Nick's got tired with being tired, weary of 'carrying so much, controlling and marshalling it ever upwards'.
And so begins a year-long quest to find out whether there just might be another way to live. His journey takes him to Cornwall where he hurls himself (literally) into something called 'coasteering' which involves leaping off cliffs and into the sea below; an event called the No Mind festival in Sweden where he encounters other people also looking for ways to relax in a world gone mad including a really moving encounter with an alcoholic; a couple of days at a naturist camp in Cornwall (revealing in more ways than one), mixing with street kids in Durban and winding up at a monastry in New Mexico.

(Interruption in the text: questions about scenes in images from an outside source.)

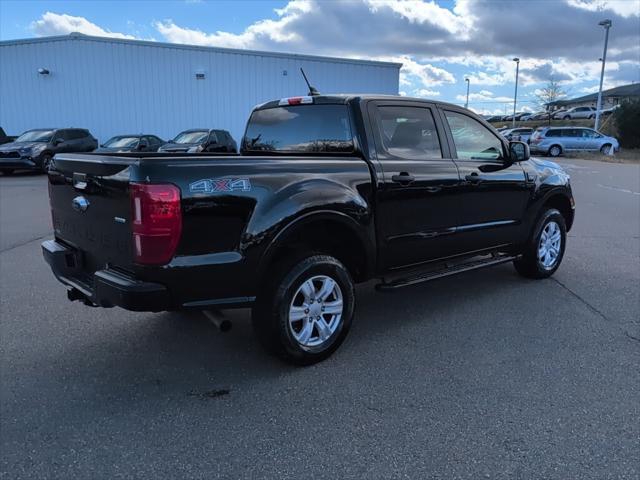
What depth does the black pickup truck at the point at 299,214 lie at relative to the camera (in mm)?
3020

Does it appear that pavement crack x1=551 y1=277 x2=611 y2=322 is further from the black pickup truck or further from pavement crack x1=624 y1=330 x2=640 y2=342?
the black pickup truck

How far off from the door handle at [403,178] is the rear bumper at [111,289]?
1969 millimetres

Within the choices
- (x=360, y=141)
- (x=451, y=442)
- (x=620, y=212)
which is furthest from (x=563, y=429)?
(x=620, y=212)

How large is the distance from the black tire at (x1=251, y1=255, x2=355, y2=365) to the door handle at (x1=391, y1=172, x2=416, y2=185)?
86 centimetres

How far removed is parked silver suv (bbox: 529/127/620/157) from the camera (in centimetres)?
2973

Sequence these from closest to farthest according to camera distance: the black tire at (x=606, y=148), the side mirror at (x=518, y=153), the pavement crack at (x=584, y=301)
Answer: the pavement crack at (x=584, y=301) < the side mirror at (x=518, y=153) < the black tire at (x=606, y=148)

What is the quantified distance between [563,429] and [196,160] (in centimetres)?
256

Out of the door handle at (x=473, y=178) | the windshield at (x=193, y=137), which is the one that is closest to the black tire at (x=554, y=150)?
the windshield at (x=193, y=137)

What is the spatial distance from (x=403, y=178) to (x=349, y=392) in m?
1.72

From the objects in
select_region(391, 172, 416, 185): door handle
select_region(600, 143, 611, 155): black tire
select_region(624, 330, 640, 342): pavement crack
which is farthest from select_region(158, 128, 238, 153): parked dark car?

And in the midst of these and other adventures, is the very intimate story of how Nick and his family prepare to adopt a small boy for the first time.
Aong the way Nick asks the questions I guess most of us of wonder about in the crazy, unpredictable times we live in. Can you relax if you're not in control? What will happen if we learn to be really honest with the people in our lives? And how can an anxious guy learn to loosen up a little and let his hair down?
Nick explores these and other predicaments but his writing is never intense and there is plenty of humility and lovely, gentle humour along the way.
Sometimes, you come across a book that leaves an impression which you just know will be there for a while. For me, this is one of those books. In learning to die to a few things, Nick Thorpe has written a book that is full of life.